Avery Bradley seems like a humble dude
I know a little bit about Avery Bradley the player, but I hardly know anything about Avery Bradley the person. This piece from ESPN, written before this past season, is a start.
“I told them I wanted to wear zero,” he said. “To me, this is a fresh start. High school doesn’t matter. It’s over. There are no more rankings, any of that. I have to prove myself all over again, so that’s why I wanted to start at zero. Start at the beginning.”
Imagine that. No sense of entitlement or grandiosity, two feet planted firmly in Austin and not halfway in the NBA.
You ask Bradley, who many figure for a one-and-done, if he thinks about his future and he sheepishly says, “People tell me I have potential, but until I go out there and prove it, what people say or think about me doesn’t matter.”
There’s a word for kids like Bradley.
In a sad testimony to the state of the game today, that word is throwback.
“The thing about Avery, he doesn’t come in here thinking he knows everything,” Texas coach Rick Barnes said during the recent Big 12 media day in Kansas City. “He came in here this summer to work out with Kevin [Durant] and Justin Mason and he was like a little puppy, following them around. He’s just got it figured out.”
So Avery Bradley was the number one high school recruit (ahead of John Wall, who — this is absurd — was cut from his high school team as a sophomore), but had no ego about it? I don’t know whether to say that’s a good or bad thing. It would definitely be good if he came in, destroyed all opponents and just didn’t want any credit for it. But he didn’t do that. Instead, he came in as the number one recruit and then failed to live up to expectations, averaged only 11 points and 2 assists, and was generally the biggest disappointment in the entire state of Texas. So maybe he should be more egotistical.
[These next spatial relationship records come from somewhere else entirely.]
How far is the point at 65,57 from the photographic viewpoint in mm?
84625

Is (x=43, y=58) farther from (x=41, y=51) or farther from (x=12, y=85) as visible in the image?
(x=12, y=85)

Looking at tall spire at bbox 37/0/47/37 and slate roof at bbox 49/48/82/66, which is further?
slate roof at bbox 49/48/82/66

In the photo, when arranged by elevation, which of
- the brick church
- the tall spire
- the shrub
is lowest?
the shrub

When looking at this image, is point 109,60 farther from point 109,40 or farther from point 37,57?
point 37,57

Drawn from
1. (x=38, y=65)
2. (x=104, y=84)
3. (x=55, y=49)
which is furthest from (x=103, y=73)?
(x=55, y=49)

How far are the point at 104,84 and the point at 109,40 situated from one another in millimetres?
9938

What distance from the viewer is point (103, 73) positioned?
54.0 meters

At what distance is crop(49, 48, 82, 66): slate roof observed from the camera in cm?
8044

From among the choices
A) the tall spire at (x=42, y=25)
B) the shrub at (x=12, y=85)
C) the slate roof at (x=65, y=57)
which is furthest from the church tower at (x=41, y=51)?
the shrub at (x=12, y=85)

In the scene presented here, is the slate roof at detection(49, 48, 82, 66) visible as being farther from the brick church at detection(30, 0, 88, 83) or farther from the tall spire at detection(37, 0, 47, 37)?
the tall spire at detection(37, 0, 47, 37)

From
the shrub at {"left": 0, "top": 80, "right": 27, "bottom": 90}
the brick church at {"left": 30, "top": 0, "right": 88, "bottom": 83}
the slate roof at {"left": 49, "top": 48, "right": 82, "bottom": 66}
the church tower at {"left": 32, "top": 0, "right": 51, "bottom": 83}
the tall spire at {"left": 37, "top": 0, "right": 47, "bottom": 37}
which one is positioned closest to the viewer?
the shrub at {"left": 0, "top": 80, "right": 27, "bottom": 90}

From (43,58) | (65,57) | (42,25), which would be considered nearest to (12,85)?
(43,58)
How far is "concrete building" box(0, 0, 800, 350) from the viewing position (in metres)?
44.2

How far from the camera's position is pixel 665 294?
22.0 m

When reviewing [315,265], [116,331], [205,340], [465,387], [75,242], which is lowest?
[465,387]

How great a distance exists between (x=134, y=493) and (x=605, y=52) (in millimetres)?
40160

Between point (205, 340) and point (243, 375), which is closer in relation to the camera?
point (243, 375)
If it was a bigger head he needed, maybe Bradley has gotten it: He said his goal for next season is to win Rookie of the Year. I guess he forgot that Doc Rivers doesn’t play rookies and, even if he does break through Doc’s unwritten rule of benching all first-year players, Bradley will have to battle Rajon Rondo for playing time. Methinks Rookie of the Year is just a little bit out of the question.